On a long walk beneath the elevated highway abutting the Jialing River, one will naturally encounter people settled in varying degrees of formality, with a particularly sharp contrast between the different worlds above and beneath it. Above is the world of ultra-lux highrises with million-kuai views surrounded by cranes and the accompanying rubble of rapid construction.
Beneath the highway, a contextually adjusted version of prosperity hinges upon something as seemingly trivial as access to water that comes out of a PVC pipe off of the road above.
Those who dwell beneath this particular stretch of elevated highway have developed a few methods for off-grid subsistence. For example, water that drips through the cracks in the concrete overhead or flows from plastic drainpipes overhead is collected in buckets and used for drinking, homemade fertilizer production (brewed in a repurposed bathtub, in this case), and irrigating small gardens. The often lush and orderly rows of the vegetable patches beneath the highway stand in contrast to the jumbled nature of the nearby residences which are formed primarily from scavenged construction materials and wedged amidst piles of rubble.

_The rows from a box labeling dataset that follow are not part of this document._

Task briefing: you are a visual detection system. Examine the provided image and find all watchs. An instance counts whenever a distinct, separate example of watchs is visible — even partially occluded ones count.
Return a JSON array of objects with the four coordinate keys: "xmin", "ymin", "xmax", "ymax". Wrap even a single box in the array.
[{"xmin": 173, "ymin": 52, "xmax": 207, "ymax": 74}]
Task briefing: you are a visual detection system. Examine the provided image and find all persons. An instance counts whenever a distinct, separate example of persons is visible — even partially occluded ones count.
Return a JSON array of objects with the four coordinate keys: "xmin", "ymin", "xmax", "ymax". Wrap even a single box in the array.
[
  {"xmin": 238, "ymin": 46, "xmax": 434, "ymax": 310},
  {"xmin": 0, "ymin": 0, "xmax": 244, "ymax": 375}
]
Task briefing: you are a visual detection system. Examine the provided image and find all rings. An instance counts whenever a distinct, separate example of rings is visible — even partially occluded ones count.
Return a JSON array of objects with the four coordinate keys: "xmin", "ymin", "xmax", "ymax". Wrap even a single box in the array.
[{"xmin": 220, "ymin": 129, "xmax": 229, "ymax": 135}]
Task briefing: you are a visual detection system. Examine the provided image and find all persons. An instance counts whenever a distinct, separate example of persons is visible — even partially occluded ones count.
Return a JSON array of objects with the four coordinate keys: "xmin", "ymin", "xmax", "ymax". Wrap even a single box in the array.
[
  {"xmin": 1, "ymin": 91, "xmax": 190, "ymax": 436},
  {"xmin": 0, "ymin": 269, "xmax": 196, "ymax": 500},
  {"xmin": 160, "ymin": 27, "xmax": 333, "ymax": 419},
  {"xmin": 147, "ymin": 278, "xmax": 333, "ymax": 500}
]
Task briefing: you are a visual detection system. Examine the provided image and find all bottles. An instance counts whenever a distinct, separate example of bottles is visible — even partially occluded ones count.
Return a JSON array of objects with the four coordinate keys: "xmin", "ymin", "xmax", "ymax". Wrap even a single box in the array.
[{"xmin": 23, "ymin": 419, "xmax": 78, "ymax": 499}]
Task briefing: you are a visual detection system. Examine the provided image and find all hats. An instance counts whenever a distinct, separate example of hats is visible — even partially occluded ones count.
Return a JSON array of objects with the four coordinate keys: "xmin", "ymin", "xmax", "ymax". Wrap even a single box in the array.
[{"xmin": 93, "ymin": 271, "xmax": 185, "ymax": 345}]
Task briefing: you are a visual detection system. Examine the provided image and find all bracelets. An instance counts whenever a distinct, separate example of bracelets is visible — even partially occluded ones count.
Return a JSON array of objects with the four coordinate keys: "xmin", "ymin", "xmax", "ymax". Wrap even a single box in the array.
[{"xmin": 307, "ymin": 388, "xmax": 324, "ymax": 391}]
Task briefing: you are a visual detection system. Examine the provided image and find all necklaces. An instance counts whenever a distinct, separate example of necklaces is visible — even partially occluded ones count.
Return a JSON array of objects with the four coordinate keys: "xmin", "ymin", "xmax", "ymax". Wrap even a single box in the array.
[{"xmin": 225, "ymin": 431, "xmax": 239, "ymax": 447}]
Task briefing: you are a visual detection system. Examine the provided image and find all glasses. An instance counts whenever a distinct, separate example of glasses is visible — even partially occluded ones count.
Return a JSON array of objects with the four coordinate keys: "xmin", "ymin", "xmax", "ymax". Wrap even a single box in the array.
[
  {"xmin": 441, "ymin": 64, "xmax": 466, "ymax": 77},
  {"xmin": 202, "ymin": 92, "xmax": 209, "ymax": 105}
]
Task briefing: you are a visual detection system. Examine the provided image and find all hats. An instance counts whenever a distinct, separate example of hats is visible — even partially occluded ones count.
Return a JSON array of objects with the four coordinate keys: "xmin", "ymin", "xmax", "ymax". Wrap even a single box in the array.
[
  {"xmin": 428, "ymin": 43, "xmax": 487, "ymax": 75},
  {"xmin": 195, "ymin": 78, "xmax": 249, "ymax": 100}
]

Judging by the clustering of water vessels both around the highway’s few formal drainage pipes and the bases of the support columns upon which rivulets tended to form, there seems to be a potential argument for the design of more formal water outlets into the highway – that is, assuming that urban gardening on unused land is something Chongqing’s city planners desire to promote (perhaps assuming too much). Framing this as the optimal deployment/recycling of resources, does it count as an element of a “smart city” if it is “accidentally smart”? It worked for penicillin, I suppose.